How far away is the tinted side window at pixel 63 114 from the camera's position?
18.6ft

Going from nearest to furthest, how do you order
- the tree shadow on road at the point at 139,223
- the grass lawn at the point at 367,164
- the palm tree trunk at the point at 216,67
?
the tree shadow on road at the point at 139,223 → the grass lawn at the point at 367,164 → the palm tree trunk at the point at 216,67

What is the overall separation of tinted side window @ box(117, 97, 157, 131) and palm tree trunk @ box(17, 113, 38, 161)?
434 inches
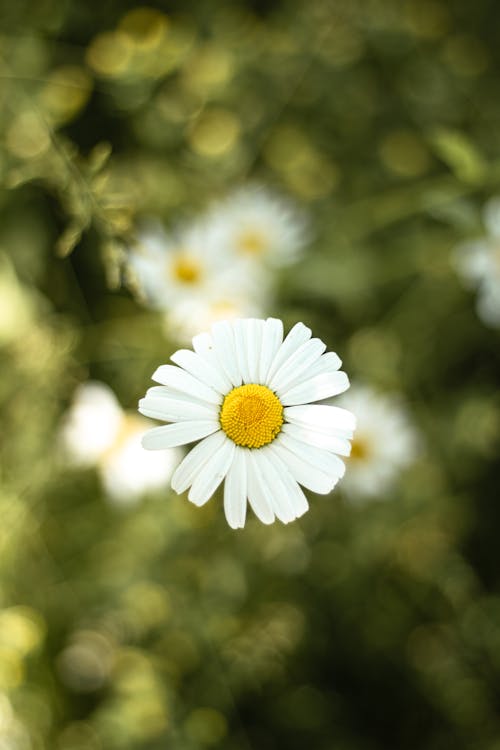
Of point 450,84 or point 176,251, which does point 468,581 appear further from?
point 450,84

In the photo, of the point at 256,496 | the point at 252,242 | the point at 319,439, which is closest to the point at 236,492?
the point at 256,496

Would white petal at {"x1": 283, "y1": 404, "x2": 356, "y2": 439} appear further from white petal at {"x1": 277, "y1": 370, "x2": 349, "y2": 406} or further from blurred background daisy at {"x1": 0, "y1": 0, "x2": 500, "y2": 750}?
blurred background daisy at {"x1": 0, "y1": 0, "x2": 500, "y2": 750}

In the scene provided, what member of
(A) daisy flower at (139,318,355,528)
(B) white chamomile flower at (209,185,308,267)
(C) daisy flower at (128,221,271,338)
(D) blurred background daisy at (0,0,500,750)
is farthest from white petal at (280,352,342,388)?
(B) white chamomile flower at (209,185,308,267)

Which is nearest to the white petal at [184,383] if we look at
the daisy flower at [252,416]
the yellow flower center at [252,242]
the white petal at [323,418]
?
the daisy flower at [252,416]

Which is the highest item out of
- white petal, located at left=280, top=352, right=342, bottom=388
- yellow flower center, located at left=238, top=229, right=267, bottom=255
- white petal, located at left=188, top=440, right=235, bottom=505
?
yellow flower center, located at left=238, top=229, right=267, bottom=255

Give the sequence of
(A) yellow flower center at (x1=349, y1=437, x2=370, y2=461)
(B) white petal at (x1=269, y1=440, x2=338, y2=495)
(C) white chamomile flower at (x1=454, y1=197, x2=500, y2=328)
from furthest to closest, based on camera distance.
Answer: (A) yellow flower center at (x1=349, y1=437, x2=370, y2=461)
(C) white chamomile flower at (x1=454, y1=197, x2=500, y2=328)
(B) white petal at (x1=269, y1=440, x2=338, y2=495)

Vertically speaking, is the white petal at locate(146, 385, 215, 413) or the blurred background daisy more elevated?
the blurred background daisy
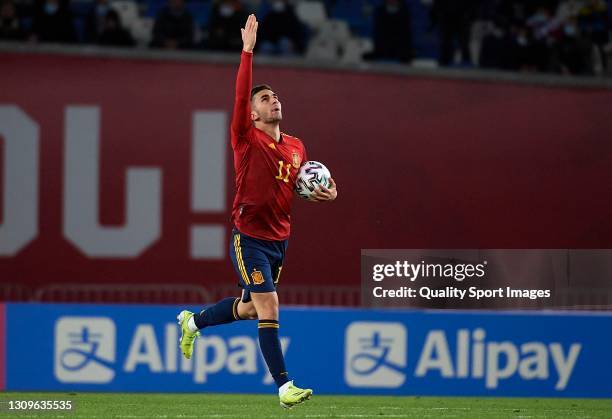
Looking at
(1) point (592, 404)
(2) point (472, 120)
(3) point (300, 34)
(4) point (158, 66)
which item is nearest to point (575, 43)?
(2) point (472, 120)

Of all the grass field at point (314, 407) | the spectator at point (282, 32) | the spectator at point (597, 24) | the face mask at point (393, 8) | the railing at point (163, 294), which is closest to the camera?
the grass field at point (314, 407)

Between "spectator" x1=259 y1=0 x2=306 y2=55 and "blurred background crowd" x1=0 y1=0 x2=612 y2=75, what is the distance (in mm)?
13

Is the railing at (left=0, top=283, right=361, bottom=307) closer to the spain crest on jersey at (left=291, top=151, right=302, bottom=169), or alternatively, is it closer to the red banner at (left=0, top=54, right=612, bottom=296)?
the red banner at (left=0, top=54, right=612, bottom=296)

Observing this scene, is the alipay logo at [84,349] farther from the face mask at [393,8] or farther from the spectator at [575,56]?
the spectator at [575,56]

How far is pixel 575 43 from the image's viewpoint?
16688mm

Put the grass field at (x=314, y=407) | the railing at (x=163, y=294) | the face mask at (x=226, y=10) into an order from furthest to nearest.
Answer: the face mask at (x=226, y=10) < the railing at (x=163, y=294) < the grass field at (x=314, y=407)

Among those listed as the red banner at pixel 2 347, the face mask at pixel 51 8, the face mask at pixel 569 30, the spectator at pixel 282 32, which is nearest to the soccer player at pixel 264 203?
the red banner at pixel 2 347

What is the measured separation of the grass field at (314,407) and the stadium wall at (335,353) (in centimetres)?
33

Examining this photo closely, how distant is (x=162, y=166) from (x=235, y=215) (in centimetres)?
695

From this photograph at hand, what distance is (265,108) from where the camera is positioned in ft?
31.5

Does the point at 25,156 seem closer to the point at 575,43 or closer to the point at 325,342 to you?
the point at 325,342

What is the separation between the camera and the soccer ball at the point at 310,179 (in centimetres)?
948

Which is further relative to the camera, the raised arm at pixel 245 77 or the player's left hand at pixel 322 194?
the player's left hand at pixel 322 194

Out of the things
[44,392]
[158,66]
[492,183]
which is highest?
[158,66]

▬▬▬

■ WHAT THE TASK ASKS: Return, word for word, the lines of the material from the one that contains "Put the grass" through the final line, both included.

■ OUTPUT OF THE TASK:
Put the grass field at (x=314, y=407) | the railing at (x=163, y=294) | the face mask at (x=226, y=10) into an order from furthest to nearest.
Answer: the face mask at (x=226, y=10) < the railing at (x=163, y=294) < the grass field at (x=314, y=407)

Among those listed as the red banner at pixel 2 347, the face mask at pixel 51 8, the face mask at pixel 569 30, the spectator at pixel 282 32, which is nearest to the soccer player at pixel 264 203?
the red banner at pixel 2 347

What is the measured separation of the grass field at (314,407) and the stadium wall at (335,353) (in centimetres)?
33

Examining this photo closely, how distant is (x=162, y=166) from (x=235, y=215) (in centimetres)?
695

From this photograph at hand, what distance is (265,108) from where the camera is positioned in ft?
31.5

Does the point at 25,156 seem closer to the point at 575,43 or closer to the point at 325,342 to you?
the point at 325,342

What is the separation between the camera and the soccer ball at the point at 310,179 (in centimetres)?
948

Which is further relative to the camera, the raised arm at pixel 245 77 or the player's left hand at pixel 322 194?
the player's left hand at pixel 322 194

Out of the things
[44,392]
[158,66]
[492,183]
which is highest?
[158,66]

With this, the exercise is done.